(a) Force is applied on the body to lift it in upward direction and displacement of the body is also in upward direction, therefore, angle between the applied force and displacement is $$\theta=0^{\circ}$$

$$\therefore$$ Work done by the applied force

$$W=F s \cos \theta=F s \cos 0^{\circ}=F s \left(\because \cos 0^{\circ}=1\right)$$

i.e., $$\qquad W=$$ Positive

(b) The gravitational force acts in downward direction and displacement in upward direction, therefore, angle between them is $$\theta=180^{\circ}$$.

$$\therefore$$ Work done by the gravitational force

$$W=F s \cos 180^{\circ}=-F s \quad\left(\because \cos 180^{\circ}=1\right)$$

Force of gravity acts on the car vertically downward while car is moving along horizontal road, i.e., angle between them is $$90^{\circ}$$.

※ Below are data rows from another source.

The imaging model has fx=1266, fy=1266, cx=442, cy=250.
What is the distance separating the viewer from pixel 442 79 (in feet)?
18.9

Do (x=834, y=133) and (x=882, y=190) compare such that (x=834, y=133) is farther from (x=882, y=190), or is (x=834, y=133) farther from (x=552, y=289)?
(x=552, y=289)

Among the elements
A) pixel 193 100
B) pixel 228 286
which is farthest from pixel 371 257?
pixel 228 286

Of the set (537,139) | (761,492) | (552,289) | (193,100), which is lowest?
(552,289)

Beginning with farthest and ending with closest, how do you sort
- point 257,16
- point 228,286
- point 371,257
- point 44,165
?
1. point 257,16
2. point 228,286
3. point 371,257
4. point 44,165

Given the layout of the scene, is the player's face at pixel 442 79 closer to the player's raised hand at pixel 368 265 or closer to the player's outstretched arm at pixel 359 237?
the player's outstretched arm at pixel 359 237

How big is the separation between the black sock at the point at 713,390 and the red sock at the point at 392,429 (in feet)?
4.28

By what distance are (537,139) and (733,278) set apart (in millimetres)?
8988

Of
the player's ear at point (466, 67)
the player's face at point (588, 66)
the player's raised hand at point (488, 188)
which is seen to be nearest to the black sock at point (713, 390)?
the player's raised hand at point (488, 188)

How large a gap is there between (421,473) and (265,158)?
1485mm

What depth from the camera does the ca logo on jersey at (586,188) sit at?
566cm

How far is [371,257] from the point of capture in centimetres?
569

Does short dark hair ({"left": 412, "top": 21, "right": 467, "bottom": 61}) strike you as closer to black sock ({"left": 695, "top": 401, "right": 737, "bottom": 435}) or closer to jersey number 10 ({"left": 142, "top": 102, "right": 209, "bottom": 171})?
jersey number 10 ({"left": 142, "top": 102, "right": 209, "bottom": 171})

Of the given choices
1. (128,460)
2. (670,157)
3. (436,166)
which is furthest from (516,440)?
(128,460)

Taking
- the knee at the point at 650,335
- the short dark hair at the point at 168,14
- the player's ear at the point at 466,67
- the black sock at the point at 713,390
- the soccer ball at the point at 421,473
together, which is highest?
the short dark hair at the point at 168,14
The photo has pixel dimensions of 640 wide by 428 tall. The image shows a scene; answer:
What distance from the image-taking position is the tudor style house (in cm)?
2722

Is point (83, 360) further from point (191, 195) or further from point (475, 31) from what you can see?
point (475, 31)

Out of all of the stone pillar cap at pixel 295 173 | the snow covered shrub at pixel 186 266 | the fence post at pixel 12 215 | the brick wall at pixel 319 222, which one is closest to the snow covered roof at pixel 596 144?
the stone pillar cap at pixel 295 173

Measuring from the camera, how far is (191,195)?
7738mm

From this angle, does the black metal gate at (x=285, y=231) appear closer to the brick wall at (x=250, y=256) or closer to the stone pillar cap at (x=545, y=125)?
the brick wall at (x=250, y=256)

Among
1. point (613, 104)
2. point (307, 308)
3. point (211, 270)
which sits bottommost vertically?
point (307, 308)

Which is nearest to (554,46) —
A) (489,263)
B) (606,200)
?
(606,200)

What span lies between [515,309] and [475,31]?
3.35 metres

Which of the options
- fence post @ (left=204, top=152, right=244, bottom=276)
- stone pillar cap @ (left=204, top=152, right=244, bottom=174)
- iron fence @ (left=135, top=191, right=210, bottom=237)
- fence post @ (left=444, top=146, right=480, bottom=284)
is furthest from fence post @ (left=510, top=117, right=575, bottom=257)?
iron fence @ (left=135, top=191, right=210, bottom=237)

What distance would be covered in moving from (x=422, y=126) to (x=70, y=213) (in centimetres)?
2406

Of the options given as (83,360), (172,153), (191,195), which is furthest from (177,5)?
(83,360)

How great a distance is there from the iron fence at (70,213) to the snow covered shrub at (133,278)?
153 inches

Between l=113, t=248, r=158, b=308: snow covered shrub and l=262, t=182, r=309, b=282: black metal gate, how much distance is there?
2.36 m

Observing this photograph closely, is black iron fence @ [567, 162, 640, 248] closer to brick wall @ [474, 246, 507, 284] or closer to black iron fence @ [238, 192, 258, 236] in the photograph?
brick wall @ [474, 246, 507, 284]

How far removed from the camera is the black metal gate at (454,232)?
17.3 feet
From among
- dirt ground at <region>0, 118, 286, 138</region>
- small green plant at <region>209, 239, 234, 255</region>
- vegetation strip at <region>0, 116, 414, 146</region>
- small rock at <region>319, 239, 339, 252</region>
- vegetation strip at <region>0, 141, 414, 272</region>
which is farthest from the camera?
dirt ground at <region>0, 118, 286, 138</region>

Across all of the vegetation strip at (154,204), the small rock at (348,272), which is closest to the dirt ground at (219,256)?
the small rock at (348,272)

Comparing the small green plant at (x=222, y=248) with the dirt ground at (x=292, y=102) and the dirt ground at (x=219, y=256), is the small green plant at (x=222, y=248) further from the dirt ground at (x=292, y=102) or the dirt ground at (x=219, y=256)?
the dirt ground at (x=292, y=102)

Work done by the car against gravity

$$W=F s \cos 90^{\circ}=0 \quad\left(\because \cos 90^{\circ}=0\right)$$

No, total mechanical energy of the body falling freely under gravity is not conserved, because a small part of its energy is utilised against resistive force of air, which is non-conservative force. In this condition, gain in $$\mathrm{KE}<$$ loss in PE.

No, work done in moving along a closed loop is not necessarily zero. It is zero only when all the forces are conservative forces.

Total linear momentum of the system of two balls is always conserved. While balls are in contact, there may be deformation which means elastic PE which came from part of KE Therefore, KE may not be conserved.